In difesa dell’unicità caratteriale ovvero contro l’omologazione dettata dalla società.
Il comandamento secondo il quale dovremmo essere tutti belli e palestrati, dinamici, sorridenti e perennemente ben pettinati come tanti ospiti-concorrenti di un qualsiasi programma televisivo ci viene propinato in maniera così martellante e luminosa che si è radicato nei cervelli della maggior parte delle persone. Oggigiorno l’aspetto esteriore è tutto. Penso al giudizio del grande Francesco De Sanctis sulla letteratura italiana secentesca: diceva il critico, nel suo insuperato capolavoro, che ad un certo punto la forma comincia ad avere più peso del contenuto, fino a quando la forma diventa il contenuto, ovvero fino a quando l’eleganza stilistica diventa il contenuto stesso dell’opera artistica ( si pensi all’opera del Marino per esempio). Si badava esclusivamente alla musicalità delle parole, all’eleganza formale, fino a quando la musicalità prese del tutto il sopravvento e nacque il melodramma. Mi è venuto in mente il De Sanctis perché, in fin dei conti, anche la mia riflessione sui giorni nostri giunge alla conclusione che la forma sta prendendo il sopravvento sul contenuto. Si è persa l’abitudine a guardare profondamente le cose, ad oltrepassare la soglia del mero aspetto esteriore. Un’occhiata e via, non c’è tempo per sondare, per scandagliare le cose che ci attorniano. E in quest’ottica del “uno sguardo e via” è ovvio che l’aspetto esteriore acquista un’importanza capitale. E la stessa miopia ridimensiona lo sguardo anche quando questo è rivolto a noi stessi. Non c’è tempo per riflessioni profonde, meglio correre e fingere di essere felici. Vedo l’introspezione, a me tanto cara, vacillante sotto i colpi mortali inflitti dalla superficialità dilagante.

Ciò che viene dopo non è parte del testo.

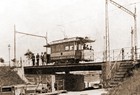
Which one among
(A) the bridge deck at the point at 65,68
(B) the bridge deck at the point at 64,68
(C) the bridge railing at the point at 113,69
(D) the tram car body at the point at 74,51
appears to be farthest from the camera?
(D) the tram car body at the point at 74,51

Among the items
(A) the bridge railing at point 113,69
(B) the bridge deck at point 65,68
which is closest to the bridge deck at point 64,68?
(B) the bridge deck at point 65,68

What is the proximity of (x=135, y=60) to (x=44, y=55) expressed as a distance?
67.5 ft

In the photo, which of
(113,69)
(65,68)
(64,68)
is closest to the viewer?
(113,69)

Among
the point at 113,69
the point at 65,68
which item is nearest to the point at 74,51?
the point at 65,68

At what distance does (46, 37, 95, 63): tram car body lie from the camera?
1437 inches

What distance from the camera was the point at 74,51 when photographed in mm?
36750

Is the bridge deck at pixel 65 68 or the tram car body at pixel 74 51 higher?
the tram car body at pixel 74 51

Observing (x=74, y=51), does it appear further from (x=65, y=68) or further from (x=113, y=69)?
(x=113, y=69)

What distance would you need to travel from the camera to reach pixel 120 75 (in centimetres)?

E’ probabile che a molte persone lo stereotipo della persona felice-abbronzata-e-contenta calzi a pennello o, meglio, rispecchi le aspettative, i desideri, rappresenti la felicità stessa. Non sopporto chi pensa, però, che debba essere così per tutti. L’unicità caratteriale, una cosa bellissima, va rispettata senza indugi. Ben venga chi è propenso, per natura, all’introspezione o alla malinconia, alla riflessione, al silenzio, alla solitudine. Queste che ho citato sono attitudini pregevolissime, non comportamenti al limite del patologico come la società vorrebbe farci credere. Ovvio che una persona tendenzialmente introversa, intelligentemente solitaria e malinconica diviene un consumatore di scarso livello, in quanto poco recettivo nei confronti dei messaggi che la società vorrebbe inculcare a tutti quanti. E allora giunge la demonizzazione, l’appiccicare addosso, a chi non è, e non sogna di essere, bello-sorridente-e-abbronzato , l’etichetta di povero sfigato o anormale etc.
Non è certo mia intenzione giocare a fare il reazionario o l’anticonformista a tutti i costi. Dico solo che, a quanto pare, i belli-e-sorridenti dallo sguardo miope additano gli altri come poveri sfigati. E una società in cui avviene questo, bè, nutre in seno qualcosa di malato. Punto e basta.